### Consigne 1
Pouvez-vous reformuler sous forme de liste le paragraphe de l'entretien sur le Conseil supérieur des programmes qui commence par « Ensuite on est fier », en conservant ses faits principaux ?

-*-

Vivement attaqué à gauche comme à droite, menacé de disparition par plusieurs candidats à l'élection présidentielle, le Conseil supérieur des programmes (CSP) sort de sa réserve. Son président, Miche Lussault, un géographe, revient sur l'oeuvre accomplie. Il évoque aussi les obstacles que le CSP a trouvé sur sa route. Et il manifeste son intention de continuer. Mais pas dans n'importe quelles conditions...
Le CSP entame sa 4ème année et a été très critiqué aussi bien à droite qu'à gauche. De quoi êtes vous le plus fier ?
D'abord notre fierté c'est d'être toujours là. Nous avons réussi à imposer notre présence et proposer des programmes audacieux et neufs. Notre première fierté c'est d'avoir réussi à prouver l'intérêt d'une structure comme la notre. Nous sommes quelque chose d'étrange : ni une agence , ni un service ministériel mais une entité placée auprès du ministre , jouissant donc d'une indépendance relative car liée aux commandes ministérielles. Par contre notre indépendance est réelle par rapport aux organes du ministère comme la Dgesco, l'Inspection générale, et aussi une certaine indépendance politique même si nous avons souvent réalisé des compromis qui nous semblaient nécessaires.
Ensuite on est fier de ce que nous avons produit : le socle, les programmes de maternelle, de la scolarité obligatoire, les parcours, l'EMC, les adaptations des programmes. Nous avons tracé des voies de réflexion et d'action porteuses de refondation de l'Ecole.
Qu'est ce qui est audacieux et neuf dans ces programmes ?
Pour la première fois nous avons essayé de s'affranchir de pesanteurs. D'abord les programmes ne sont pas écrits pour décrire ce que les enseignants doivent savoir et faire mais pour dire ce que les élèves doivent apprendre. C'est une rupture avec la tradition française où écrire les programmes revenait à dire ce que les enseignants devaient maitriser. Nous avons établi une révolution copernicienne dans les programmes en disant que ce qui compte c'est ce que l'élève maitrise.
Cette maitrise ne peut pas être pensée seulement comme une connaissance disciplinaire. Une partie renvoie à d'autres types de savoirs et compétences qui sont des méthodes, des langages, des capacités à traiter l'information. Le socle par exemple va beaucoup plus loin dans la réflexion sur ce qu'est une culture commune. Il donne une importance considérable à l'apprendre à apprendre.
Nos élèves sont en difficulté dans leur capacité à apprendre. Préalablement à l'apprentissage de connaissances il faut les stabiliser dans leur capacité à apprendre. Ce n'est pas la faute de l'Ecole. Mais elle doit redonner aux élèves des capacités à apprendre, comprendre, maitriser, réinvestir des savoirs.

-*-

### Consigne 2
Dans la liste, pouvez-vous substituer « camera » à « lens » dans tout ce qui va de la ligne contenant « At what distance » jusqu'à la fin, puis redonner ces seules lignes sans autre modification ?

### Relevés
-*-

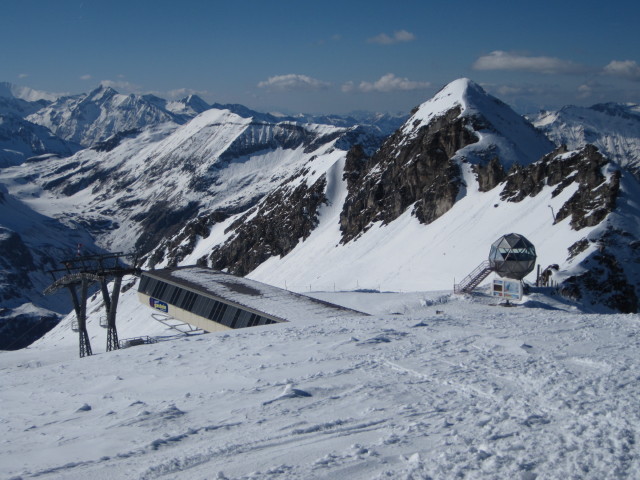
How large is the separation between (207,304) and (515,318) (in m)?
19.4

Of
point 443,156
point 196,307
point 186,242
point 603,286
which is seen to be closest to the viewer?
point 196,307

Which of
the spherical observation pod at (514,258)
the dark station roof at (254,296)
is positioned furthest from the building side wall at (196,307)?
the spherical observation pod at (514,258)

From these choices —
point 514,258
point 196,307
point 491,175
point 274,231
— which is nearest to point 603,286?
point 514,258

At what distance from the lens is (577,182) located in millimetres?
52844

-*-

### Réponse attendue 1
- Le CSP est fier de ce qu'il a produit :
  - le socle ;
  - les programmes de maternelle et de la scolarité obligatoire ;
  - les parcours ;
  - l'EMC ;
  - les adaptations des programmes.
- Il a tracé des voies de réflexion et d'action porteuses de refondation de l'École.

### Réponse attendue 2
At what distance from the camera is (577,182) located in millimetres?
52844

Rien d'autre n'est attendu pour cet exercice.